ECLI:NL:RVS:2025:1650
Raad van State
- Hoger beroep
- H.G. Sevenster
- Rechtspraak.nl
Hoger beroep tegen afwijzing verblijfsvergunning regulier voor bepaalde tijd
In deze zaak heeft de staatssecretaris van Justitie en Veiligheid op 5 juni 2023 een aanvraag van de appellant om een verblijfsvergunning regulier voor bepaalde tijd afgewezen. De appellant heeft hiertegen bezwaar gemaakt, maar dit bezwaar werd op 14 augustus 2024 door de minister van Asiel en Migratie ongegrond verklaard. Vervolgens heeft de rechtbank Den Haag op 11 februari 2025 het beroep van de appellant tegen deze beslissing ongegrond verklaard. De appellant, vertegenwoordigd door mr. A. Orhan, heeft hierop hoger beroep ingesteld bij de Raad van State.

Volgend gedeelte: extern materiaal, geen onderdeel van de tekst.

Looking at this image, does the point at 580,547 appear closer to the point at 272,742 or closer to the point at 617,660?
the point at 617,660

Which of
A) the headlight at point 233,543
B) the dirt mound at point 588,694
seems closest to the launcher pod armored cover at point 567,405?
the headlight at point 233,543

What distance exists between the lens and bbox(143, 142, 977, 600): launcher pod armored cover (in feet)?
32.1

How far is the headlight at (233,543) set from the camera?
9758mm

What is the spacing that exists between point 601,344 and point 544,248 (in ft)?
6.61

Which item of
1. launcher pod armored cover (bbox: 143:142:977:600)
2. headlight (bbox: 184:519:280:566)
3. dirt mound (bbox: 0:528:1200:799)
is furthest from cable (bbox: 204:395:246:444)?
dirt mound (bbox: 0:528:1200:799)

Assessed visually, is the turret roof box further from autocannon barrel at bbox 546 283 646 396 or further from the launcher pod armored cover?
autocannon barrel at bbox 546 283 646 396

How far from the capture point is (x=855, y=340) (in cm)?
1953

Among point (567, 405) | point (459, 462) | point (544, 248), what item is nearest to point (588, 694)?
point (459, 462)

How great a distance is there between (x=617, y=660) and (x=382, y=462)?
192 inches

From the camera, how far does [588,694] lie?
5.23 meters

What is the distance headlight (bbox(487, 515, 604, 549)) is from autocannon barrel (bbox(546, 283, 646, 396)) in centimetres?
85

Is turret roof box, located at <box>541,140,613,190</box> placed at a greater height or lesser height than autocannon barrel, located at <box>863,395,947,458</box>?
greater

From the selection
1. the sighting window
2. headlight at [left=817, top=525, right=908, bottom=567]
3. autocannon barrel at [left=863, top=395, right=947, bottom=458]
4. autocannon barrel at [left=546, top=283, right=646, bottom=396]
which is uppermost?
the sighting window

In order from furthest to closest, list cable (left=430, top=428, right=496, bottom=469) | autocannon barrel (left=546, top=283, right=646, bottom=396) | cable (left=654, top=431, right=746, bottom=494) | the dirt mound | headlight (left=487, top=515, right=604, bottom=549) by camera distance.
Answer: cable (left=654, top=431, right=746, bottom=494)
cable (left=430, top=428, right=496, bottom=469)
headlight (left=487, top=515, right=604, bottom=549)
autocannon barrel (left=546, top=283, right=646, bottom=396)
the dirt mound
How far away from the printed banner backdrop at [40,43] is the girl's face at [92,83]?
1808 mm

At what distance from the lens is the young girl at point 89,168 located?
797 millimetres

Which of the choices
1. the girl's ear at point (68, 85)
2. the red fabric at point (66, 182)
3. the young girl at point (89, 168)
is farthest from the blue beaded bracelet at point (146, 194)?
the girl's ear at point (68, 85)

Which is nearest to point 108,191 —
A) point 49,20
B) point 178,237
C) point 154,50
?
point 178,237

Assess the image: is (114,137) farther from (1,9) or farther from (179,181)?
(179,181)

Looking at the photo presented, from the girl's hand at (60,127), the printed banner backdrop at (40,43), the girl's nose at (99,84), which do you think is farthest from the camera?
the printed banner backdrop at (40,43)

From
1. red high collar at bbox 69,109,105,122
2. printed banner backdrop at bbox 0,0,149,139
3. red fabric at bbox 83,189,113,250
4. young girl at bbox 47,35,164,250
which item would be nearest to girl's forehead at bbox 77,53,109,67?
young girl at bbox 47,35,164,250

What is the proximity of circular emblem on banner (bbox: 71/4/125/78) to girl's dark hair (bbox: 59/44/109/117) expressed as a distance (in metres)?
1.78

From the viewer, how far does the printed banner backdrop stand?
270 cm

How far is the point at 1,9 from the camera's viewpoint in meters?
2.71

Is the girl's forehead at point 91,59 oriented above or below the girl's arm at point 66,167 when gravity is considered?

De Raad van State heeft vastgesteld dat de termijn voor het indienen van het hoger beroep op 11 maart 2025 eindigde, maar het hogerberoepschrift is pas na deze datum ontvangen. De appellant heeft geen redenen aangevoerd waarom het hoger beroep toch in behandeling zou moeten worden genomen. Hierdoor heeft de Raad van State geoordeeld dat het hoger beroep niet-ontvankelijk is verklaard. De minister is niet verplicht om de proceskosten te vergoeden. De uitspraak is gedaan door mr. H.G. Sevenster, lid van de enkelvoudige kamer, in aanwezigheid van mr. R.T. Gazai, griffier, en is openbaar uitgesproken op 14 april 2025.